Description of the task ::
According to the abstract on maize centromeres and pericentromeres, what is the only feature that clearly sets centromeres apart from their immediate flanking regions?

Extract provided ::

↓↓↓

Strong epigenetic similarity between maize centromeric and pericentromeric regions at the level of small RNAs, DNA methylation, and H3 chromatin modifications

Both kinetochore function and sister chromatid cohesion can depend upon pericentromere chromatin structure, and factors associated with heterochromatin have been proposed to have general, conserved roles in distinguishing centromeres and pericentromeres and in conferring pericentromere-intrinsic functions. We applied sequencing approaches to quantify RNA expression, DNA methylation, and histone modification distributions genome-wide in maize (Zea mays), focusing on centromeres and pericentromeres. Aside from the presence of the Histone H3 variant common to all centromeres, Centromeric Histone H3 (CENH3), we found no RNA expression or chromatin modifications that clearly differentiate centromeres from the immediate flanking regions. In general, both RNA expression and chromatin modification frequencies were a function of distance from the centromere, either peaking or dipping toward arms, with the vertices within the centromere. These results do not lend themselves well to models suggesting that specialized heterochromatic regions are required to enable centromere function. Our data suggest that visible pericentromeric heterochromatin in maize and many other species reflects the sharp transition between CENH3 chromatin and H3 chromatin and gradual distance-correlated changes similar to the frequency of recombination in flanking regions.

↑↑↑

Data extracts ::
↓↓↓

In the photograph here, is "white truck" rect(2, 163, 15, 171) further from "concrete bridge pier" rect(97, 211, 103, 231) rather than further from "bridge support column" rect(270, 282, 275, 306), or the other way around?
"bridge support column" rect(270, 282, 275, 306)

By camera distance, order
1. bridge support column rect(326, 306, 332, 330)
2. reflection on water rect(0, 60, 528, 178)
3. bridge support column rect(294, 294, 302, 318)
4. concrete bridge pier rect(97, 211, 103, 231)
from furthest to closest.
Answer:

↑↑↑

Solution below ::
The presence of Centromeric Histone H3 (CENH3), the Histone H3 variant common to all centromeres.